In the plain meaning, Yaakov is trying to assuage his guilt over having stolen the birthright and blessing from his elder brother Esav. In this sense Yaakov is admitting to having done the crime and claiming that he served the time. Yaakov is a reformed man having just gotten out of  the jail of Lavan’s house. Maybe Yaakov is telling Esav that there was no great prize of the birthright or the blessing. Being “chosen” to keep the Torah was and will not be a cakewalk.

On a deeper level, we learn from Rav Meir Shapiro of Lublin that Yaakov was saying, “While I remained firm in my observance of the 613 commandments, I failed to learn from Lavan to perform the commandments with the same dedication and zeal as he pursued his evil ways.” Even though Yaakov had dutifully kept the Torah, he still has a lot to learn, even from Lavan. Yaakov is not perfect.

In my own life, I have found that living by the code of the Torah is important. I learn from Yaakov that no code can ever be an excuse to act immorally.

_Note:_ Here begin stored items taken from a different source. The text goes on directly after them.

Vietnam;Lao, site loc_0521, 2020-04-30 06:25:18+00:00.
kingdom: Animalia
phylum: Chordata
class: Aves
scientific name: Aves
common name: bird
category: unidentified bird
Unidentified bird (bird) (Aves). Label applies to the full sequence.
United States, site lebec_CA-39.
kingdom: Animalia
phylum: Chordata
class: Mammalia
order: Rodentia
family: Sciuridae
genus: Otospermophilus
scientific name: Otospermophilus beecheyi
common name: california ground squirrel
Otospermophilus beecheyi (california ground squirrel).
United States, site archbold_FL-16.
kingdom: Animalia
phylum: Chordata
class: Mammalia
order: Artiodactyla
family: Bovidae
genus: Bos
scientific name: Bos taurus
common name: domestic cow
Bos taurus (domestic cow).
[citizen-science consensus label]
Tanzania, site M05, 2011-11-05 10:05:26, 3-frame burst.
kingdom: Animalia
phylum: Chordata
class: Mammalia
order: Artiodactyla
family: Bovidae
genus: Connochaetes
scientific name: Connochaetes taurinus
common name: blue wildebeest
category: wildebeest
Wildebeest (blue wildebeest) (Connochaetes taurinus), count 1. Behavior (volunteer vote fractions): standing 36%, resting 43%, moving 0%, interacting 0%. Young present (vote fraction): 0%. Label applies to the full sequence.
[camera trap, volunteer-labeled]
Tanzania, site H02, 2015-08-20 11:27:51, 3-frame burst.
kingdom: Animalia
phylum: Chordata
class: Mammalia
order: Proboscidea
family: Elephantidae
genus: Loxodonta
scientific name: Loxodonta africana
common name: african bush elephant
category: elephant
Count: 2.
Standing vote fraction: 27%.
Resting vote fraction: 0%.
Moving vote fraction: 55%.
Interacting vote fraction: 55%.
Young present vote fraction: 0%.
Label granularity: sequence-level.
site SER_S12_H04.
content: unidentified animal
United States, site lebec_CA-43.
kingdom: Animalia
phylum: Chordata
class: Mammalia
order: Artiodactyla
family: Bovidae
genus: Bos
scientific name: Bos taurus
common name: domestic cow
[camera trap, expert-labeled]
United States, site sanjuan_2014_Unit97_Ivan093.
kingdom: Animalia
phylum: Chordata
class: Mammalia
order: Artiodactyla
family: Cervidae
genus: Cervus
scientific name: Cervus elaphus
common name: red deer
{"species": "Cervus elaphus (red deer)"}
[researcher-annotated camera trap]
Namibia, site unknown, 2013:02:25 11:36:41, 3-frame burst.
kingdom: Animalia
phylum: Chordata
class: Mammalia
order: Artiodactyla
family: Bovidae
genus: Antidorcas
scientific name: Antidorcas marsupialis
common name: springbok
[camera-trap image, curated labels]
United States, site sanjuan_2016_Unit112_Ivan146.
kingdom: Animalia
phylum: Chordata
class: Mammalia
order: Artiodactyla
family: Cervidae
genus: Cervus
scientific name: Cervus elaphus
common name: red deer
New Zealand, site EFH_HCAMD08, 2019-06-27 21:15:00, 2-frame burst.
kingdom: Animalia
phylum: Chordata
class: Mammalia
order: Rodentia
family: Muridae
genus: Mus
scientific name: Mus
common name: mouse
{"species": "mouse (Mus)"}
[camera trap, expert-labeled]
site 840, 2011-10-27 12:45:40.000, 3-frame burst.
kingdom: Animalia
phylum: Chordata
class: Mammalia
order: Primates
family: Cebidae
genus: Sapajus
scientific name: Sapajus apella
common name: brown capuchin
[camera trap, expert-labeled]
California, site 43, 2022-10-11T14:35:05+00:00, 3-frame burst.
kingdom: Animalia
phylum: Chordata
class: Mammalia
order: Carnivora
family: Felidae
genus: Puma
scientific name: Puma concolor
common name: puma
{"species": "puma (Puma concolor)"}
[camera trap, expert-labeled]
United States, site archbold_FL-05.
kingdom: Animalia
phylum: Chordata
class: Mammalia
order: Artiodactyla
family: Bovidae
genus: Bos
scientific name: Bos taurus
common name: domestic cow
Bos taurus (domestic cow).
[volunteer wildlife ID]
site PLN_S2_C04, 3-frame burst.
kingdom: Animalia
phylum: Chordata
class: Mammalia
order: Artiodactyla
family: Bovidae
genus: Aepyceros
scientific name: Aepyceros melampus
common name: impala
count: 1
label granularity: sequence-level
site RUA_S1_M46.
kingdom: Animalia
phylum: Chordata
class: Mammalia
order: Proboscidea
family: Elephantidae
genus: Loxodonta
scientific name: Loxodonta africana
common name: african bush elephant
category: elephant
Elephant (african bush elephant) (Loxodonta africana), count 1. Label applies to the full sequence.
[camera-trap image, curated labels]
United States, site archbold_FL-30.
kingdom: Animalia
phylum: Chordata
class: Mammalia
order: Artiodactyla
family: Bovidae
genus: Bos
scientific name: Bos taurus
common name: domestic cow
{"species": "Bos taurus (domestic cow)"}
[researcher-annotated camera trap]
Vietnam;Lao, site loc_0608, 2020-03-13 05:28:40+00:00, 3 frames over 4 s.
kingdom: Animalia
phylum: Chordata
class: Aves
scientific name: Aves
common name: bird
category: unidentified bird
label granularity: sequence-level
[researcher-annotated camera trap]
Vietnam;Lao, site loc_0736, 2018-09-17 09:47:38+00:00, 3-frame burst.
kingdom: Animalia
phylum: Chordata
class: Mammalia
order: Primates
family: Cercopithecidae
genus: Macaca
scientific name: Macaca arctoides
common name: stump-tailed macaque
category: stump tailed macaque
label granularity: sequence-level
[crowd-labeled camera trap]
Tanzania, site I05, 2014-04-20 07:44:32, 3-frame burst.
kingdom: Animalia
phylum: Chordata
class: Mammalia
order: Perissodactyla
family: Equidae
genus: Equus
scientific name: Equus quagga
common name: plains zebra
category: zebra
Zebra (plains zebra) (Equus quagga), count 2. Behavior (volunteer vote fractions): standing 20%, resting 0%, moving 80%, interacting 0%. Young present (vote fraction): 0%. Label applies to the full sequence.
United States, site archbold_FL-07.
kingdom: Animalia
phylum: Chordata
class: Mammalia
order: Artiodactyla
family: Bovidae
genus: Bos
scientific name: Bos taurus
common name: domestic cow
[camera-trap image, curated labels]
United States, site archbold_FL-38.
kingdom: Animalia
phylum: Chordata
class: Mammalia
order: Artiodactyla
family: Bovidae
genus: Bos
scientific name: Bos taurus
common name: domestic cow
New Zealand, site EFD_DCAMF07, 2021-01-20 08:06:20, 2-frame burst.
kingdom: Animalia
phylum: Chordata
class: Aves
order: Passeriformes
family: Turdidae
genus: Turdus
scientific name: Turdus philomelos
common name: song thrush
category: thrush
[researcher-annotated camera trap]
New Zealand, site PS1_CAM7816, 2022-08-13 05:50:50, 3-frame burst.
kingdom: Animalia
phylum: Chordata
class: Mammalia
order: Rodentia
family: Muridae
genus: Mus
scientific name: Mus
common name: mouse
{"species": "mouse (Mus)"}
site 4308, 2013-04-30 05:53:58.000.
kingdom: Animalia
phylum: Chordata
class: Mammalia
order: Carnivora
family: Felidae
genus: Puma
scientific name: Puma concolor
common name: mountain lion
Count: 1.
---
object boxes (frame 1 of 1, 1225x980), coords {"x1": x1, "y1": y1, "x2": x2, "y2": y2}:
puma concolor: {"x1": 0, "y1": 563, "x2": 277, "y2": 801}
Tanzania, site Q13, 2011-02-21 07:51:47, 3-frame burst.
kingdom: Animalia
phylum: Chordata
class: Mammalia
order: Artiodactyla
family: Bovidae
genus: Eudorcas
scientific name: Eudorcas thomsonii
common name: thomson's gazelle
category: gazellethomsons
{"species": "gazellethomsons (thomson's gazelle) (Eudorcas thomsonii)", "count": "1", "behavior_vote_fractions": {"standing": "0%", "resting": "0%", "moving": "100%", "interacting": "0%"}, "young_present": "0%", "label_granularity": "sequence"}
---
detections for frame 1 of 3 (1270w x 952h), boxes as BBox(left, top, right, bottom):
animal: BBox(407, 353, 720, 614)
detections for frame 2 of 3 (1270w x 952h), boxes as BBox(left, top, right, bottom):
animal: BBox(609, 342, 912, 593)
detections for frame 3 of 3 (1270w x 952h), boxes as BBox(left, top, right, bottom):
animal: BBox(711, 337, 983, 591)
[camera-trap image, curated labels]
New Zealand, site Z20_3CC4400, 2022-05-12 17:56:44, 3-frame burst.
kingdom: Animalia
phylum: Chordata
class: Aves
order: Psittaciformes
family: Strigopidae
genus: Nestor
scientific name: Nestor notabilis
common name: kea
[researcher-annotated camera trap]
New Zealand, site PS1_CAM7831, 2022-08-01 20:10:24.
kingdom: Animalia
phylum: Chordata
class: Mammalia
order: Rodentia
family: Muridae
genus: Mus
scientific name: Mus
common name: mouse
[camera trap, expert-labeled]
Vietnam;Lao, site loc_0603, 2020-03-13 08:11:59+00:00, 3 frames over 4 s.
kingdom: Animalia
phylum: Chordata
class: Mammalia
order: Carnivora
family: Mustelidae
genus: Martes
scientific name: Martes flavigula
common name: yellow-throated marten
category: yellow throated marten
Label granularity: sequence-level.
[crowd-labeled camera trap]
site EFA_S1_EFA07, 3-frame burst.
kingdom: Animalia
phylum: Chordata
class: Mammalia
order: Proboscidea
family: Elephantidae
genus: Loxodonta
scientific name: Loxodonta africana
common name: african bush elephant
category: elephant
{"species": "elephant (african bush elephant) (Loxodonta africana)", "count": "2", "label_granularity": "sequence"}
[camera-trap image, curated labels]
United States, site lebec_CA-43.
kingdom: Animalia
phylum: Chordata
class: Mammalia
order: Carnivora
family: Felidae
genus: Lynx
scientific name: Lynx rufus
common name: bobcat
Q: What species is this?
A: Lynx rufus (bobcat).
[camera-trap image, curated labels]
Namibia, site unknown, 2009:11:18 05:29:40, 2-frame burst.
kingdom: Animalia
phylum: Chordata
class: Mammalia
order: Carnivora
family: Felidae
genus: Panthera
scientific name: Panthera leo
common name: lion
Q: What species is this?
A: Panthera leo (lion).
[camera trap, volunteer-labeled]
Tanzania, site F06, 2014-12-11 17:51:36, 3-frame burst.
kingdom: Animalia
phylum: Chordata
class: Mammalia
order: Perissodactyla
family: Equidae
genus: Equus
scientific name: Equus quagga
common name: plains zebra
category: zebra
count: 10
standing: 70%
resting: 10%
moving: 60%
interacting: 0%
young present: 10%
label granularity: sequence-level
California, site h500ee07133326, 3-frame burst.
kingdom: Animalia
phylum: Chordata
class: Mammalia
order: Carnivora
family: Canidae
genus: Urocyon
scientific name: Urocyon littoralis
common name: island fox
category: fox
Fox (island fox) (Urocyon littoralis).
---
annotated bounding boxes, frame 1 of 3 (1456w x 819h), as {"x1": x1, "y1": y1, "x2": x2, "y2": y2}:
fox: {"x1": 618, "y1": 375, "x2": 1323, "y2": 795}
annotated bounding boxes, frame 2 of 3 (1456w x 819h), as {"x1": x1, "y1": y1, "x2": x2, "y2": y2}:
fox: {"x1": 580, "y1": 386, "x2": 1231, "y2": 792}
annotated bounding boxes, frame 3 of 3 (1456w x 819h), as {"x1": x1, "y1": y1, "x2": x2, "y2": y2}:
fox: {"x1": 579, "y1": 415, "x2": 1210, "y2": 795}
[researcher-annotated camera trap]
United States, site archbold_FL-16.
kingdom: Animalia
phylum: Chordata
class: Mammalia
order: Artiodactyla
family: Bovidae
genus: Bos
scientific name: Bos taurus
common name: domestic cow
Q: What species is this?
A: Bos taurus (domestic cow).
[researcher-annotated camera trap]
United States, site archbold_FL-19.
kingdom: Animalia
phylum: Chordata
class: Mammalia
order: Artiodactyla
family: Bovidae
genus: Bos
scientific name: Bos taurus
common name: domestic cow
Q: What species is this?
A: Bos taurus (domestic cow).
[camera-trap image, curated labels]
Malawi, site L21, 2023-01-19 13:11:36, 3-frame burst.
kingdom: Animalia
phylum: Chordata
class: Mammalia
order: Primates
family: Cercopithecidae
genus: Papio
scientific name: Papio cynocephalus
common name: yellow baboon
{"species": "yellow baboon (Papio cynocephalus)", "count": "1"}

Even if he kept that Torah, he still had to apologize to his brother for his wrongdoing. Moreover, regardless of how much Torah I ever learn in life there is still what to learn from the “non-Torah” world. The enduring quality of Torah is shown when it opens us up to a pursuit of truth, the Jewish community, the larger world, and even our inner selves. We all have a lot to be thankful for this Thanksgiving.